**EXERCISE GOAL**: Retype only what runs from the beginning of the data through the line with "Bao da iPad Air 2 HOCO Crystal"; please omit the pictures and keep every line exact.

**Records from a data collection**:
- Opening Delimiter -

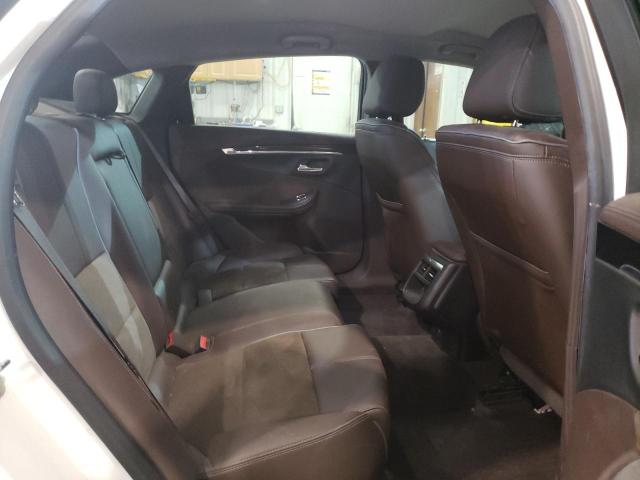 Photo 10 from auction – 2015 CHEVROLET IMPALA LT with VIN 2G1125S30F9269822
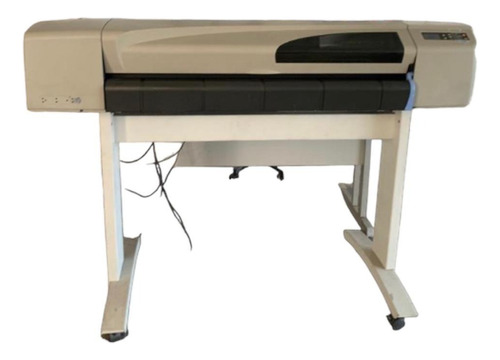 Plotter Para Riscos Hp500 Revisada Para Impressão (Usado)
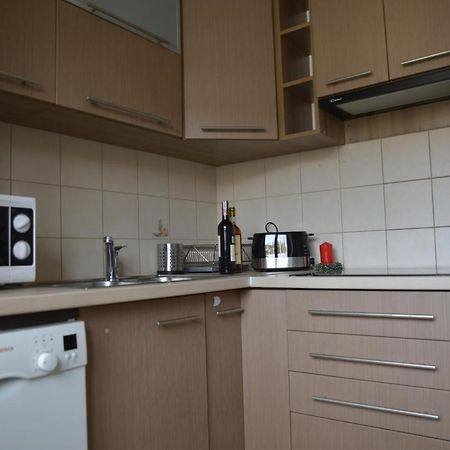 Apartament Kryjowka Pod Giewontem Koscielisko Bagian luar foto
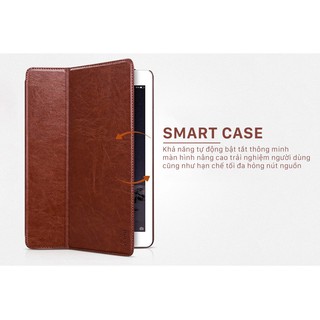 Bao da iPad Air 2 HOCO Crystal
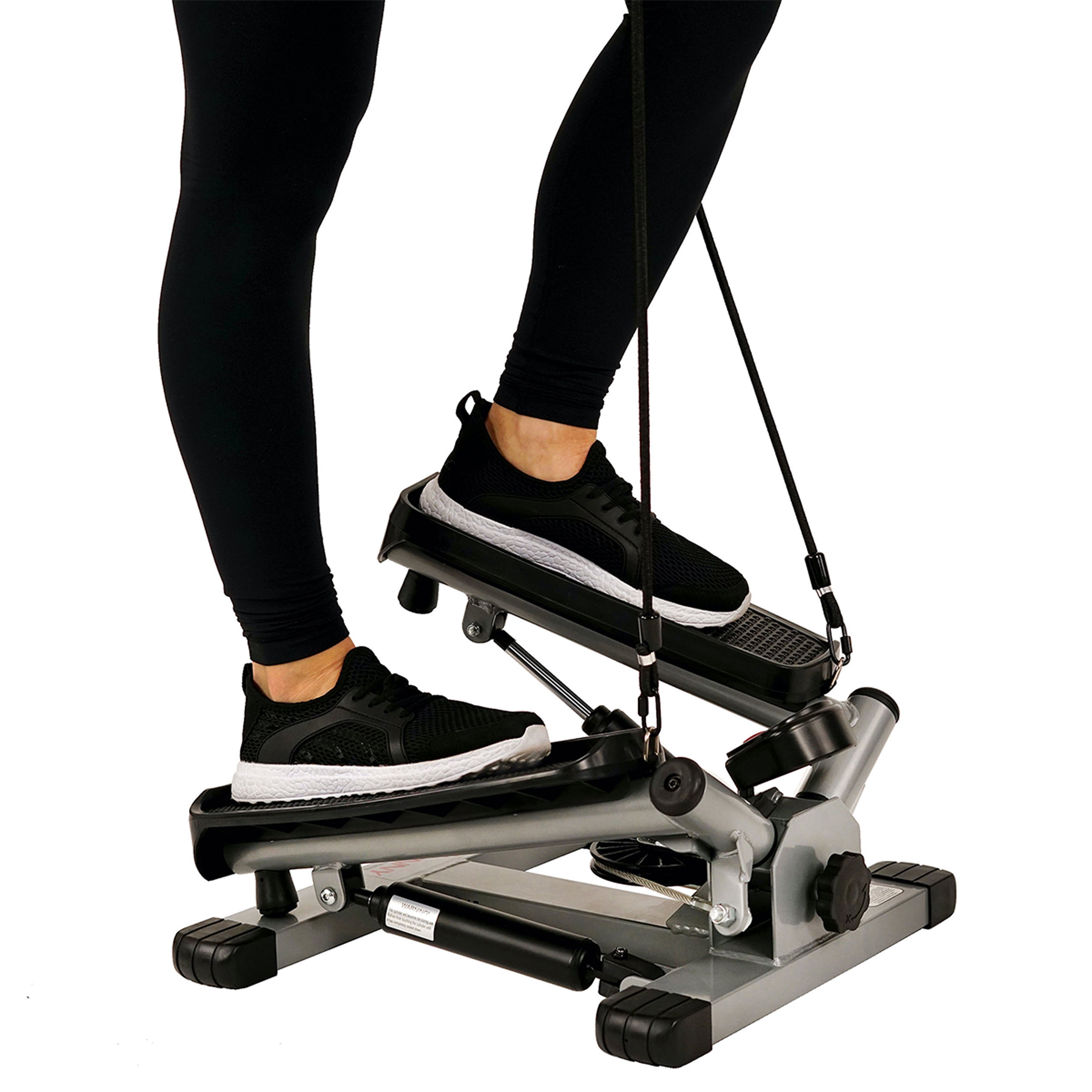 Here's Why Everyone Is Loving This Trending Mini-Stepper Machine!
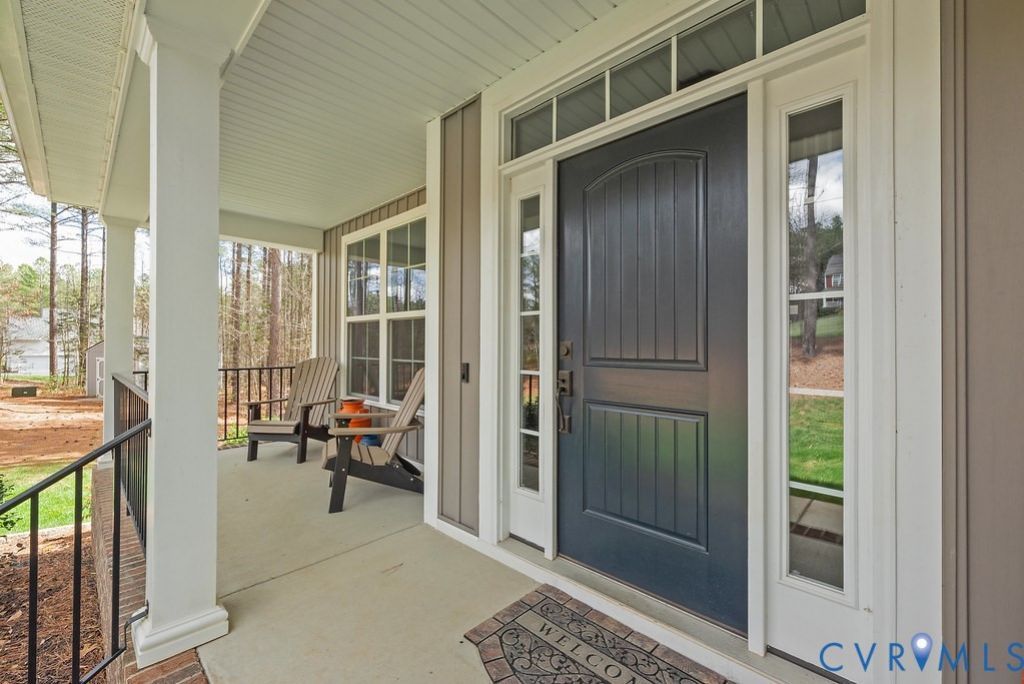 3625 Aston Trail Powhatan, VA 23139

- Closing Delimiter -

**SOLVED PROBLEM**:
 Photo 10 from auction – 2015 CHEVROLET IMPALA LT with VIN 2G1125S30F9269822
 Plotter Para Riscos Hp500 Revisada Para Impressão (Usado)
 Apartament Kryjowka Pod Giewontem Koscielisko Bagian luar foto
 Bao da iPad Air 2 HOCO Crystal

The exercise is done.